■ WHAT YOU NEED TO DO ■
(A) For the article on the corn syrup lawsuit, decide whether each statement agrees with the text: (i) the family is seeking $5 million in damages; (ii) the suit names the family and the girl; (iii) the Southern California study suggested that high fructose corn syrup was the only dietary factor in individuals getting diabetes. Answer yes or no for each, and quote the words that decide it.
(B) Using the article on the corn syrup lawsuit, explain in one to three sentences why the family's lawyer says the girl should have been warned about high fructose corn syrup.

■ DOCUMENT PASSAGE ■
######

In what may be the first lawsuit of its kind in the country, the family of a 14-year-old Amherst girl is claiming her diabetes is linked to high fructose corn syrup.
The family is suing six manufacturers of high fructose corn syrup in U.S. District Court in Buffalo and seeking $5 million in damages.
The suit, filed earlier this week, claims the girl was never warned about the risks of high fructose corn syrup, a common ingredient in many foods, despite a well-documented link with diabetes.
“They know this stuff has adverse consequences,” J. Michael Hayes, a lawyer for the family, said of the manufacturers. “And if there’s harm associated with it, you should get a warning.”
Hayes thinks that high fructose corn syrup could become the next big product liability target and that “solid science” supports his claim of a link to diabetes.
The suit follows the release late last year of a University of Southern California study that found a greater rate of diabetes in countries with a high level of fructose corn syrup in their food.
The young girl’s suit prompted a strong response from the trade association representing corn syrup makers. The group claims the suit is filled with false and unsubstantiated claims, and indicated its members will vigorously fight the allegations.
“The plaintiff is seeking to profit by making claims that are contradicted by solid, credible research,” John Bode, president of the Corn Refiners Association, said in a statement. “This lawsuit will confuse consumers and mislead them about how to make the right choices for a healthy diet.”
Corn syrup makers maintain their product is safe and no different, when it comes to health risks, than common sweeteners such as sugar and honey.
The suit does not identify the family or girl suing the manufacturers but says she was diagnosed with type 2 diabetes when she was 12.
“We’re sort of ahead of the game,” Hayes said of the suit. “But there’s a definite connection between high fructose corn syrup and diabetes. This is not a frivolous, shoot-from-the-hip kind of thing.”
The suit comes at a time when the debate over sweeteners and their role in the nation’s health is escalating.
The Southern California study, released last November, helped fuel that debate by claiming type 2 diabetes occurred 20 percent more often in countries where high fructose corn syrup was commonly used as compared with countries where it was used rarely, if ever.
The study stopped well short, however, of suggesting that high fructose corn syrup was the only dietary factor in individuals getting diabetes.
“The members of the CRA stand by the safety of their ingredient,” Bode, head of the Corn Refiners, said in his statement, “and will vigorously defend themselves against the false allegations made in this lawsuit.”
The manufacturers named as defendants are Archer-Daniels-Midland Co., Cargill Inc., Ingredion Inc., Penford Products Co., Tate & Lyle Ingredients Americas and Roquette America Inc.
Hayes’ suit also came on the heels of another legal battle, this one in Los Angeles, between corn syrup manufacturers and the makers of natural sugar.
Sugar farmers claim there are vast differences between sugar and corn syrup and, in their suit, accuse syrup makers of trying to hide the health effects of their product through false advertising.
Their suit specifically mentions diabetes and obesity, a condition that affects one out of every three adults and about 17 percent of all children in the U.S.
In a related development, the American Medical Association decided this week that obesity should be classified as a disease, an action that means 90 million Americans, adults and children, have a medical condition requiring treatment.

######

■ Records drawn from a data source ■
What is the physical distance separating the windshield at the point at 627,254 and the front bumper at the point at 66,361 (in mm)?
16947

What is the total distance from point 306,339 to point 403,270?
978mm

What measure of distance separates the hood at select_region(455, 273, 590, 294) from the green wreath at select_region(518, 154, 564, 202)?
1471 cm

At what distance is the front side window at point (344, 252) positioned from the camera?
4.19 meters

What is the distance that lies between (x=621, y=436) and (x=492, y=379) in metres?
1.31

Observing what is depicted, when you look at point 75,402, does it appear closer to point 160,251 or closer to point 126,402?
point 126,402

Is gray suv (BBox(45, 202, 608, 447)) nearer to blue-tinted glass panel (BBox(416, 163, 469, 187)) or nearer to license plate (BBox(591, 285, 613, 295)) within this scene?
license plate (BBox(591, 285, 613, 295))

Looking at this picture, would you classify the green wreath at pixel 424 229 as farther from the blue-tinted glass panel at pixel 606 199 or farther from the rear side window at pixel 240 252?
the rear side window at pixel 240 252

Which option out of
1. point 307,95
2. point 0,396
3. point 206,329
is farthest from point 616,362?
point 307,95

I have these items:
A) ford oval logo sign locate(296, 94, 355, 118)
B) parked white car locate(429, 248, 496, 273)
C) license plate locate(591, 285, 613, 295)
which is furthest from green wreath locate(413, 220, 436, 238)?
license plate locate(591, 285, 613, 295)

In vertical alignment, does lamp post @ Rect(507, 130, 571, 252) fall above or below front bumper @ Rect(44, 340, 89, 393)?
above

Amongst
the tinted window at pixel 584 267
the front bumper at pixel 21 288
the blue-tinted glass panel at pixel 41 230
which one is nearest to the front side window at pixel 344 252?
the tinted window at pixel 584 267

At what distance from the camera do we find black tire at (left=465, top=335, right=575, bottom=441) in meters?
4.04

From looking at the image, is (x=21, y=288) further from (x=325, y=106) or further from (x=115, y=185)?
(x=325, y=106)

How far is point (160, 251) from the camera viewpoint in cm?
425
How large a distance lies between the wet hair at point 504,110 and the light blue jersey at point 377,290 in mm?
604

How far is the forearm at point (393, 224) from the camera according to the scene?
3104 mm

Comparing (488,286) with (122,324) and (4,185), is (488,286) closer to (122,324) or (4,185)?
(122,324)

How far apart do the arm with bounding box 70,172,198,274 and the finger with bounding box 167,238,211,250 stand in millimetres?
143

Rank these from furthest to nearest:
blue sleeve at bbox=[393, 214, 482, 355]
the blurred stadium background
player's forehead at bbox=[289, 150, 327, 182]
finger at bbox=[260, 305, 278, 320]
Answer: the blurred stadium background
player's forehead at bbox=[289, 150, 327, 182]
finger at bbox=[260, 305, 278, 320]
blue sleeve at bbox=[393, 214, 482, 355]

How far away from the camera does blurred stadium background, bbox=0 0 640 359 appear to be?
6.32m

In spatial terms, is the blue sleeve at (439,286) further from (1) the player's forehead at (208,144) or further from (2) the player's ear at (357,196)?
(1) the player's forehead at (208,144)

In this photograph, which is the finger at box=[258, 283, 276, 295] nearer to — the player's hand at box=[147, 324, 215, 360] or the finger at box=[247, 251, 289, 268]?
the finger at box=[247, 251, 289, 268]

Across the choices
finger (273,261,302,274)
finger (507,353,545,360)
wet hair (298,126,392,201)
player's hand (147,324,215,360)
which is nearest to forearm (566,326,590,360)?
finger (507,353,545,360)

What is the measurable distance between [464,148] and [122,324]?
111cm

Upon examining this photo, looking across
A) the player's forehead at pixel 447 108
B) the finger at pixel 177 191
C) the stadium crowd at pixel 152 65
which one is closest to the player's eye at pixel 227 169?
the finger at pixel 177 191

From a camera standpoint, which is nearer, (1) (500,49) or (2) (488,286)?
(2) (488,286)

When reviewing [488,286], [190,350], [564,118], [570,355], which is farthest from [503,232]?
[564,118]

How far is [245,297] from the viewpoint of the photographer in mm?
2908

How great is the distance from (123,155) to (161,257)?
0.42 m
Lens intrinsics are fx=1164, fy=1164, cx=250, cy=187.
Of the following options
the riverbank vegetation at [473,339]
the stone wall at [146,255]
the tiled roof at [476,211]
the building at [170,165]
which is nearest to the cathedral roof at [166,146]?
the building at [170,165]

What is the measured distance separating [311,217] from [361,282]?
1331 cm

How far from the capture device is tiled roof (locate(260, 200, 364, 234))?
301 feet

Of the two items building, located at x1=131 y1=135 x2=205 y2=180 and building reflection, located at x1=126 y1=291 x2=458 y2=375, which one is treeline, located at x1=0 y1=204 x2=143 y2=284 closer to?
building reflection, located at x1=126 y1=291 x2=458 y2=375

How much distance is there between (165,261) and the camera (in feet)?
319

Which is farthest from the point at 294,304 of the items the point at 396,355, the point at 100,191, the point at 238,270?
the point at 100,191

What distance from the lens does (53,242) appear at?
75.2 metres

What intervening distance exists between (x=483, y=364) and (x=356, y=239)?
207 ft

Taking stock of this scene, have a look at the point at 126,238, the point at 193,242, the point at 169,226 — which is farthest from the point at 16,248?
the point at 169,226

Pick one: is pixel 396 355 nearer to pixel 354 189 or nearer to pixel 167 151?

######

■ SOLUTIONS BELOW ■
(A)
(i) Yes: "seeking $5 million in damages."
(ii) No: "The suit does not identify the family or girl suing the manufacturers."
(iii) No: "The study stopped well short, however, of suggesting that high fructose corn syrup was the only dietary factor in individuals getting diabetes."

(B) The suit claims there is a well-documented link between high fructose corn syrup and diabetes. Hayes says the manufacturers "know this stuff has adverse consequences," and that if harm is associated with a product, a warning should be given.